Summary: [RFE] Add object classifications and system impact in events
Product: Red Hat Enterprise Virtualization Manager Reporter: Marcus West <mwest>
Component: ovirt-engineAssignee: Nobody <nobody>
Status: CLOSED DEFERRED QA Contact:
Severity: high Docs Contact:
Priority: medium    
Version: 3.5.5CC: adahms, gscott, jko, lsurette, mwest, nobody, peli, pzhukov, Rhev-m-bugs, srevivo, ykaul
Target Milestone: ---Keywords: FutureFeature
Target Release: ---   
Hardware: All   
OS: Linux   
Whiteboard:
Fixed In Version: Doc Type: Enhancement
Doc Text:
Story Points: ---
Clone Of: Environment:
Last Closed: Type: Bug
Regression: --- Mount Type: ---
Documentation: --- CRM:
Verified Versions: Category: ---
oVirt Team: Infra RHEL 7.3 requirements from Atomic Host:
Cloudforms Team: --- Target Upstream Version:
Embargoed:
Attachments:
Description Flags
Sorted events list none

Description Marcus West 2015-11-13 04:31:06 UTC
Summary:

Customers require a way of filtering alerts so that 'critical' ones can be dealt with immediately (page sent to on-call persons, etc).  



From the current documentation, we have a list of event codes:

  https://access.redhat.com/documentation/en-US/Red_Hat_Enterprise_Virtualization/3.5/html/Technical_Guide/appe-Event_Codes.html#Event_Codes

But there is no 'level' assigned to each error.  Sometimes from the brief description, it's difficult to tell how important the error is.

For customers using enterprise monitoring systems (ie, OVO, BMC, Nagios, Zabbix etc), they may have many different resources to monitor.  Some sort of classification system would make it easier to triage alerts appropriately, ie:

   a.

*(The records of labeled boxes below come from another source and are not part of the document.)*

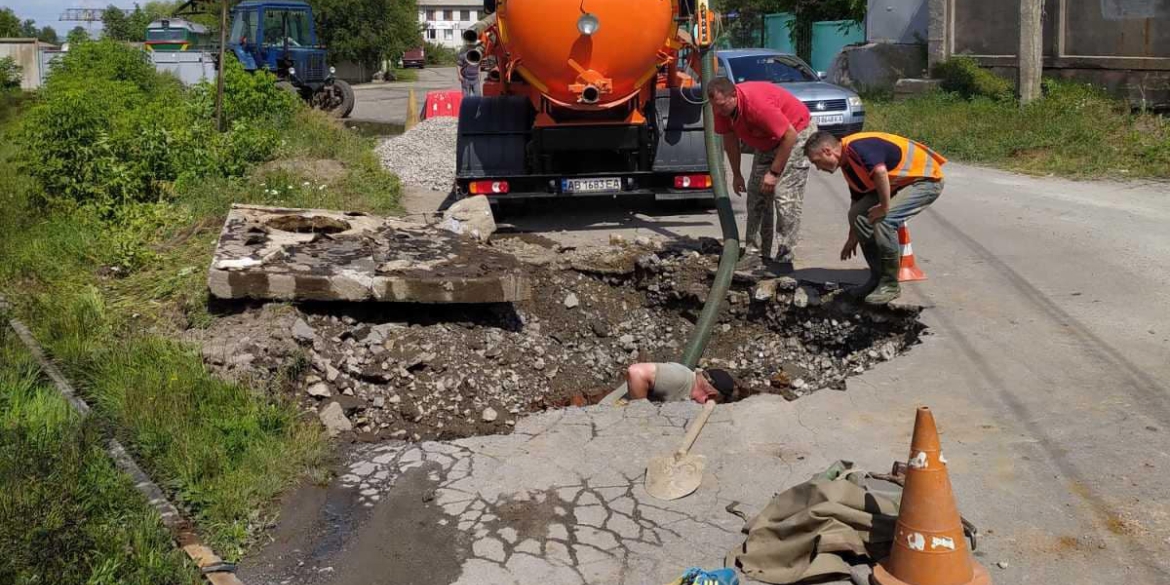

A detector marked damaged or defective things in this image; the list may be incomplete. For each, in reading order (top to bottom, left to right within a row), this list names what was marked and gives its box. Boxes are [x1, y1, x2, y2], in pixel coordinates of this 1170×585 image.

broken concrete edge [0, 294, 246, 582]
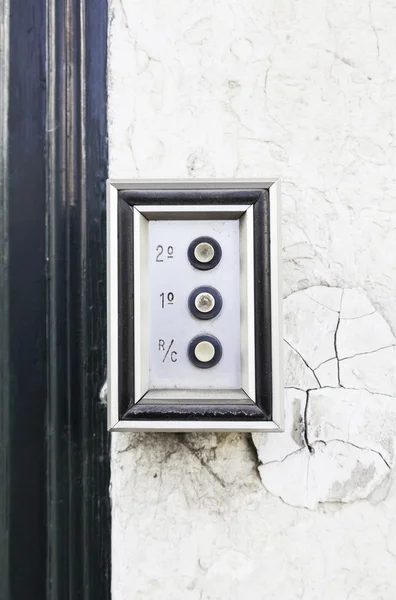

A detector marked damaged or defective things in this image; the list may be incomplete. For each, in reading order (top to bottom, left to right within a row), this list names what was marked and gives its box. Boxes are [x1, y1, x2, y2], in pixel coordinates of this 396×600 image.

cracked plaster [109, 0, 396, 596]
chipped wall paint [110, 0, 396, 596]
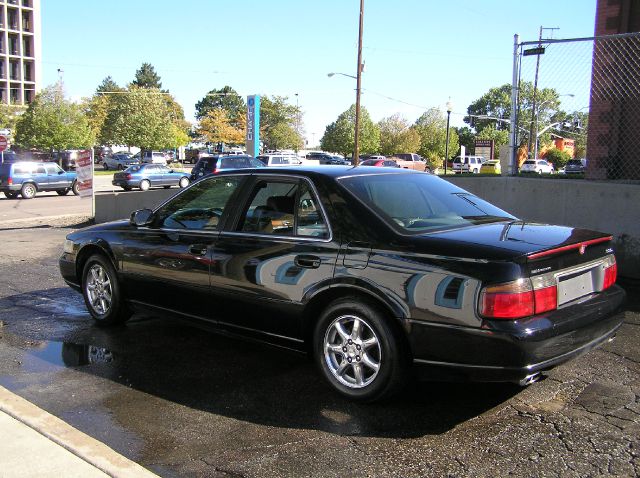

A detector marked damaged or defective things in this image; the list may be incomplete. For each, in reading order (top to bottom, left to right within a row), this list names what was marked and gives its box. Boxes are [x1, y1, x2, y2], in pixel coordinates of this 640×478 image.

cracked pavement [0, 220, 636, 478]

CRITICAL - Immediate risk to workloads or high availability thereof. I need to fix immediately (ie, VM is not responding, Storage not responding, etc)
   I will invoke "Someone on-call will be woken up to fix" process.

   b. WARNING - Doesn't require immediate fixing. I'd still like it to show up. (ie, one interface in an active/passive bond has gone down)
  
   c. NORMAL - Everything else.

In the code [1] we can see some sort of classification system that exists ('ERROR' and 'WARNING'), however this needs to be refined further.  For example: (both 'ERROR')

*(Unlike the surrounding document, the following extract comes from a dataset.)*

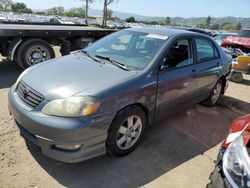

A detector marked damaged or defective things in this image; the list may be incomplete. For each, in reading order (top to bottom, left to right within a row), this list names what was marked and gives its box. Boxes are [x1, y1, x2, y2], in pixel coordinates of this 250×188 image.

damaged vehicle [221, 29, 250, 54]
damaged vehicle [8, 27, 231, 162]
damaged vehicle [207, 114, 250, 188]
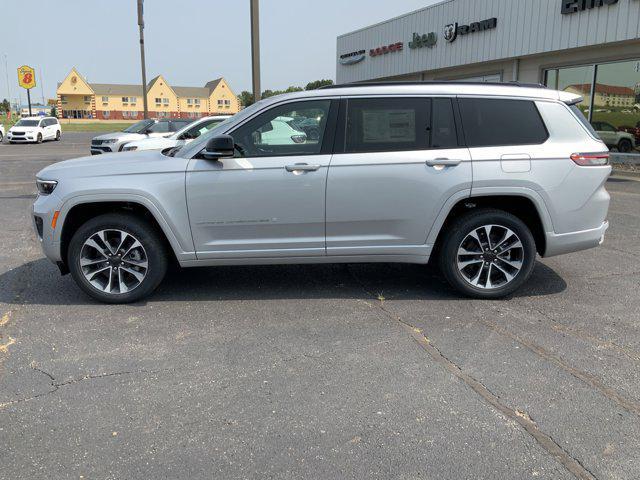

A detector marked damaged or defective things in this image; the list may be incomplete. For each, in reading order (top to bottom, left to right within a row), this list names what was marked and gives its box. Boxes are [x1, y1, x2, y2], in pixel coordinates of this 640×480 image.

  VDS_AUTO_FENCE_STATUS_FAILED(540, AuditLogSeverity.ERROR),
  VDS_INSTALL_FAILED(505, AuditLogSeverity.ERROR),

The first error might leave HA VM's unable to restart, and thus would be critical.  For the second, failing to install a host that is not in use yet would not be considered critical.

We acknowledge that customers will have their own setup, which affects the criticality of specific alerts.  It would be good for the documentation to be broken up via conceptual user functions, rather than pragmatically ([1]), ie:

Table 1:
If you use X functionality (Say, VDI), monitor the following events
Event A... <EVENT NAME> <Sample Blurb you will see in the description (so the monitoring guys can apply heuristic to it)>
Event B... <EVENT NAME> <Sample Blurb>
Event C... <EVENT NAME> <Sample Blurb>

Table 2:
For Y functionality (Say, infrastructure operations monitoring - dc's, hosts, storage domains etc), monitor the following events
Event A... <EVENT NAME> <Sample Blurb (so the monitoring guys can apply heuristic to it)
Event B... <EVENT NAME> <Sample Blurb>
Event C... <EVENT NAME> <Sample Blurb>

Table 3:
For Z functionality (Say, networking), monitor the following events:
... ... ...



[1] https://github.com/oVirt/ovirt-engine/blob/master/backend/manager/modules/common/src/main/java/org/ovirt/engine/core/common/AuditLogType.java

Comment 4 Pavel Zhukov 2015-11-16 08:57:56 UTC
Created attachment 1094778 [details]
Sorted events list

Comment 8 Julie 2015-11-18 01:27:52 UTC
Sorting SNMP events by severity has been added to the Admin Guide already (BZ# 1269720).

Comment 12 Michal Skrivanek 2020-03-19 15:42:21 UTC
We didn't get to this bug for more than 2 years, and it's not being considered for the upcoming 4.4. It's unlikely that it will ever be addressed so I'm suggesting to close it.
If you feel this needs to be addressed and want to work on it please remove cond nack and target accordingly.

Comment 14 Michal Skrivanek 2020-04-01 14:48:57 UTC
ok, closing. Please reopen if still relevant/you want to work on it.

Comment 15 Michal Skrivanek 2020-04-01 14:51:55 UTC
ok, closing. Please reopen if still relevant/you want to work on it.